HOW TO COMPLETE THIS TASK> Every line below must come back exactly as it stands, with the images omitted.

PROVIDED MATERIAL>
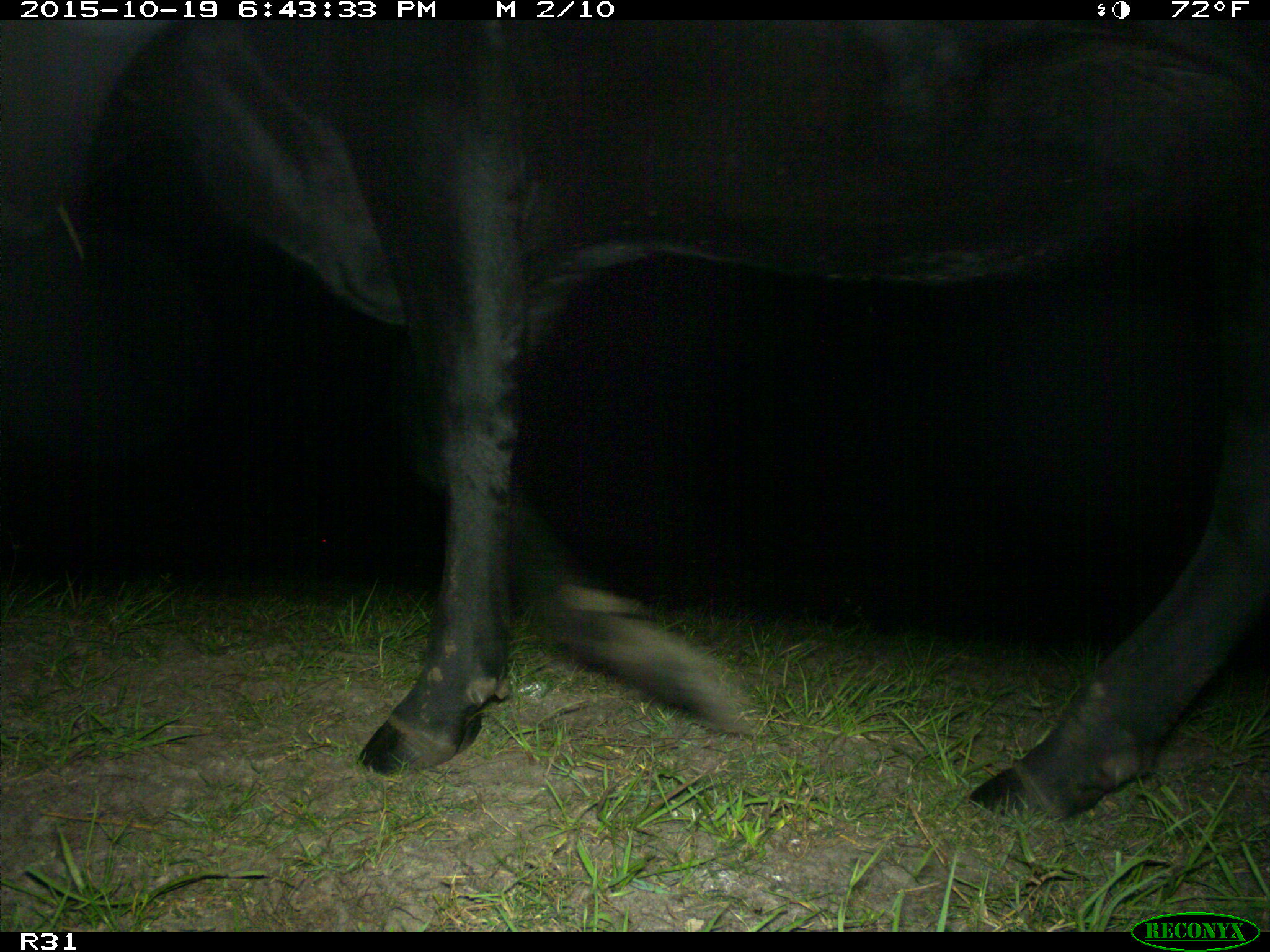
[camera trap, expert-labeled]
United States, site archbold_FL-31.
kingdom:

WRITTEN REPLY>
[camera trap, expert-labeled]
United States, site archbold_FL-31.
kingdom:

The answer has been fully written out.